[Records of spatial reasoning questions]
• • • •

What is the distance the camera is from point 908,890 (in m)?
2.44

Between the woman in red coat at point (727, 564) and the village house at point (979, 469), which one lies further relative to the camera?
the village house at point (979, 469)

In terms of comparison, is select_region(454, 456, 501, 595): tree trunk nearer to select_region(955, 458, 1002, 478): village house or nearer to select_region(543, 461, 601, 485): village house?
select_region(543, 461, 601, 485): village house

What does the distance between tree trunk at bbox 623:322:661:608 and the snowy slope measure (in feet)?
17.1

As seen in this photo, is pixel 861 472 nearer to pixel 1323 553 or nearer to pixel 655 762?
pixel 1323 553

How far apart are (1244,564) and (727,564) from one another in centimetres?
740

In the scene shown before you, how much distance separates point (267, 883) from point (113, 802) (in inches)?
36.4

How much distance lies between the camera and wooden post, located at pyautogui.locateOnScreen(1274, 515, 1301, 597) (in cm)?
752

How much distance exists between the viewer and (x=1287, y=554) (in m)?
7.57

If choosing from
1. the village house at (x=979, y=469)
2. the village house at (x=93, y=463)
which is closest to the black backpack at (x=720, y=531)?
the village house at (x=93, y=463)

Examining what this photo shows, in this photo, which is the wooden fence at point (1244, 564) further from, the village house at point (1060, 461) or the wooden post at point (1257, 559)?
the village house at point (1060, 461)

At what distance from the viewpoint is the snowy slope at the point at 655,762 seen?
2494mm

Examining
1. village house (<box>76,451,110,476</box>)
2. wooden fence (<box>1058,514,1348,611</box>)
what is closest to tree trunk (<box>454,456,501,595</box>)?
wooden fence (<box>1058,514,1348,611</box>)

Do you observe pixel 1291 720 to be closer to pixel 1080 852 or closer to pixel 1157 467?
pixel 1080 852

• • • •

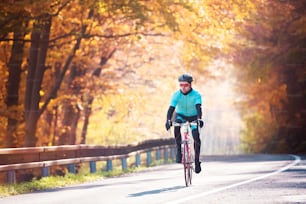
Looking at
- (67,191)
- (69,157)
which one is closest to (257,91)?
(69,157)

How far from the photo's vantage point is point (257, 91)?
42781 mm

• • • •

*WHAT IS BEING ASKED*. Which lines of the records above contain the word "lies"? Return each of those lines in full.

*TASK SOLUTION*.
Between the woman in red coat at point (727, 564) and the village house at point (979, 469), which one lies further relative to the camera?
How much distance lies between the camera and wooden post, located at pyautogui.locateOnScreen(1274, 515, 1301, 597) (in cm)?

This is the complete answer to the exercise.